Stored data:
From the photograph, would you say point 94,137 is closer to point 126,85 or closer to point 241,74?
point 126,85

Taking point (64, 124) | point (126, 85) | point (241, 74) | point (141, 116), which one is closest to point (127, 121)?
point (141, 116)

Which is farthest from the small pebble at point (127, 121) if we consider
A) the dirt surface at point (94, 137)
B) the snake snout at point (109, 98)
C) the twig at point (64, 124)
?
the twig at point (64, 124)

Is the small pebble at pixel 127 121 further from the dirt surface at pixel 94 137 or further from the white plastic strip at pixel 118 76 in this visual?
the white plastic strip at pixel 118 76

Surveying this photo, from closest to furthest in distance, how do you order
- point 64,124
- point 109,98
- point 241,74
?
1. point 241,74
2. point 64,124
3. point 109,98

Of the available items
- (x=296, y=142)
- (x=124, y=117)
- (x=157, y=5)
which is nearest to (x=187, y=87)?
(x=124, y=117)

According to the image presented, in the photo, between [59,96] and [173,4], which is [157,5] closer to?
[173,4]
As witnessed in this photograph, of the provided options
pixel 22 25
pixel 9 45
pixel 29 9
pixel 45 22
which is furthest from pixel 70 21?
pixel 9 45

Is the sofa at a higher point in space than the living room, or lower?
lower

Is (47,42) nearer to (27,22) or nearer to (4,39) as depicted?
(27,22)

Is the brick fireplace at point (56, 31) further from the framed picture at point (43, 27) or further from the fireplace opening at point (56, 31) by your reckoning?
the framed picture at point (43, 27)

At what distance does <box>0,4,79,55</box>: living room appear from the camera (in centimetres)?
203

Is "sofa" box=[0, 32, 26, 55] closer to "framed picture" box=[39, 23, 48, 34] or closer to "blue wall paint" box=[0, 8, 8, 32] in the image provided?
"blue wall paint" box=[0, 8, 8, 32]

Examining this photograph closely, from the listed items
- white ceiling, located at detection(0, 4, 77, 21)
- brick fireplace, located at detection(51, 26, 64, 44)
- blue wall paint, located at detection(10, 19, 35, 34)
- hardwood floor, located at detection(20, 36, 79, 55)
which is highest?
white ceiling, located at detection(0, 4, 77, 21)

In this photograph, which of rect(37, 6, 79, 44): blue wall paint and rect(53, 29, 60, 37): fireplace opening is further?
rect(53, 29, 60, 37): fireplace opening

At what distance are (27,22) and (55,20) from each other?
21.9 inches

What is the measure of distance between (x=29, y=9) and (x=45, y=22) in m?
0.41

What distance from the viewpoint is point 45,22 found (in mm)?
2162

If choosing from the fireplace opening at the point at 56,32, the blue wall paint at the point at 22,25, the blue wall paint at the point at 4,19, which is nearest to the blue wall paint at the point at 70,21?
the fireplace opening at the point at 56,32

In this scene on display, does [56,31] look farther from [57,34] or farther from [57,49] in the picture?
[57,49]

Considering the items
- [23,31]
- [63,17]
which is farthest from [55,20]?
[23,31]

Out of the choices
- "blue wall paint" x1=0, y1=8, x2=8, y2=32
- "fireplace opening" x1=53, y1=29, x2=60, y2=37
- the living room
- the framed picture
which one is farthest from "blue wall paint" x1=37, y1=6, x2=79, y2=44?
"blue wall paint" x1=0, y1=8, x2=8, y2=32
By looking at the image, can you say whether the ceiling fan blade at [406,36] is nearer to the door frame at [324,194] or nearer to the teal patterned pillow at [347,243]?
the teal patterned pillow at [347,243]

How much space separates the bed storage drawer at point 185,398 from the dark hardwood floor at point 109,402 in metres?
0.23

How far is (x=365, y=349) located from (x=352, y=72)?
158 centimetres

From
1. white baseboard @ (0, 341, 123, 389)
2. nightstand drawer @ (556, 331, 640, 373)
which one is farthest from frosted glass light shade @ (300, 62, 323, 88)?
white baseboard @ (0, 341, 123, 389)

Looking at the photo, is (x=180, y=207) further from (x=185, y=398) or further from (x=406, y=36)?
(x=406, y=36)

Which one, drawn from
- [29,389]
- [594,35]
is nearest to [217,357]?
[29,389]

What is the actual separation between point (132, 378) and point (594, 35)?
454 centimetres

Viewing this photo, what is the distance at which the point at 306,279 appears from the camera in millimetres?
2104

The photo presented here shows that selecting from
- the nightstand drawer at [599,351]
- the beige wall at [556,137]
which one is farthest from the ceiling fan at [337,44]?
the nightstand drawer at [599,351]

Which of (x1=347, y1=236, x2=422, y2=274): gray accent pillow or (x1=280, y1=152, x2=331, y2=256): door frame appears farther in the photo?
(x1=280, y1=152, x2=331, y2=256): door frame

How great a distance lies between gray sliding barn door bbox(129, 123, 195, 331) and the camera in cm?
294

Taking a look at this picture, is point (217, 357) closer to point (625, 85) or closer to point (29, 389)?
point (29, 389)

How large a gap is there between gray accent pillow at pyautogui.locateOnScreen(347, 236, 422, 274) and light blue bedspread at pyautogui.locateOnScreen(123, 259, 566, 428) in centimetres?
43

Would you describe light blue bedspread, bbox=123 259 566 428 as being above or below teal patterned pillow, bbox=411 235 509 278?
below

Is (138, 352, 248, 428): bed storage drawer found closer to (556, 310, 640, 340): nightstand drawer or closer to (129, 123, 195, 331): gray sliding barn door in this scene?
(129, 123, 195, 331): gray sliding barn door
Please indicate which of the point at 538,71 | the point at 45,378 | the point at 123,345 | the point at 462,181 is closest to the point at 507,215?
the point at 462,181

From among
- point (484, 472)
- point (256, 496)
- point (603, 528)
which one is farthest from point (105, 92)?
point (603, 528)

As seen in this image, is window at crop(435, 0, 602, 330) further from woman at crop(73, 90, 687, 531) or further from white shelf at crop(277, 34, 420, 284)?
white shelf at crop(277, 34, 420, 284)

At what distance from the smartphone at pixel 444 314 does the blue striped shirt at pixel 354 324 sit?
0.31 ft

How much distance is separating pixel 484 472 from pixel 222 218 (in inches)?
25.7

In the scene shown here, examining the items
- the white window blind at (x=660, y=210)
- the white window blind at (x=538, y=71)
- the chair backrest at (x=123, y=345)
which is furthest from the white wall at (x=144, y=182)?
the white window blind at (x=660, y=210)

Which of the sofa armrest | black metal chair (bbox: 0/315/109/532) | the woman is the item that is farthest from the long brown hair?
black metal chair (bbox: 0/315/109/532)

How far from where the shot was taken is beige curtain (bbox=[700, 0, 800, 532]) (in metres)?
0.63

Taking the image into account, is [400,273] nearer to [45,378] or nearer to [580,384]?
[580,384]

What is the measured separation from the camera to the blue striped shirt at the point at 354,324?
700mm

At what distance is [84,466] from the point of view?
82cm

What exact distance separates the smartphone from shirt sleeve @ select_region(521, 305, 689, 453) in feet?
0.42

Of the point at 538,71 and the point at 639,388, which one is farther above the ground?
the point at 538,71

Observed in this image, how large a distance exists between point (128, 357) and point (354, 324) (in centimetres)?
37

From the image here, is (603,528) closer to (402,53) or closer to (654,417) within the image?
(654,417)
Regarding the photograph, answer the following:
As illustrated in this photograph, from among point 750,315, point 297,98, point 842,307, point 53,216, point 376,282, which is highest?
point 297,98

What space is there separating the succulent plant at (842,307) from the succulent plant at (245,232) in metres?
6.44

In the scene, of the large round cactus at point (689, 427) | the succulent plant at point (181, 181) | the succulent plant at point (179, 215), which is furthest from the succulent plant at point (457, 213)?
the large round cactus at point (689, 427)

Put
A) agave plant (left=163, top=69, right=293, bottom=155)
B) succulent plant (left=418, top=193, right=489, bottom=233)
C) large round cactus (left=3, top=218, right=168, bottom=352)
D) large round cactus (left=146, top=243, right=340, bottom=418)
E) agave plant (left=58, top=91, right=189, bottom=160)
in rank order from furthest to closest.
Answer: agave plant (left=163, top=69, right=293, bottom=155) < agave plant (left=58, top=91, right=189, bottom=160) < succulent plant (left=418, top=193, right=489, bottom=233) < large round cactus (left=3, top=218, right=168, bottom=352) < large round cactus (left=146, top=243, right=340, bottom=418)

*What to do*
Your task is to reproduce, exactly and exclusively, the lines from the one holding "Observed in this" through the final line of the listing.

*Result*
Observed in this image, how large a distance exists between point (128, 357) and point (354, 324) (in centimetres)?
37

From the image here, is (603,528) closer to (402,53) or closer to (654,417) within the image?
(654,417)
Regarding the photograph, answer the following:
As illustrated in this photograph, from among point 750,315, point 297,98, point 842,307, point 53,216, point 376,282, which is highest?
point 297,98

What space is there separating the succulent plant at (842,307) from the succulent plant at (245,232) in metres?
6.44

In the scene, of the large round cactus at point (689, 427) | the succulent plant at point (181, 181) | the succulent plant at point (179, 215), which is furthest from the succulent plant at point (457, 213)?
the large round cactus at point (689, 427)

Put
A) agave plant (left=163, top=69, right=293, bottom=155)
B) succulent plant (left=418, top=193, right=489, bottom=233)
C) large round cactus (left=3, top=218, right=168, bottom=352)
D) large round cactus (left=146, top=243, right=340, bottom=418)
E) agave plant (left=58, top=91, right=189, bottom=160)
in rank order from furthest to closest.
Answer: agave plant (left=163, top=69, right=293, bottom=155) < agave plant (left=58, top=91, right=189, bottom=160) < succulent plant (left=418, top=193, right=489, bottom=233) < large round cactus (left=3, top=218, right=168, bottom=352) < large round cactus (left=146, top=243, right=340, bottom=418)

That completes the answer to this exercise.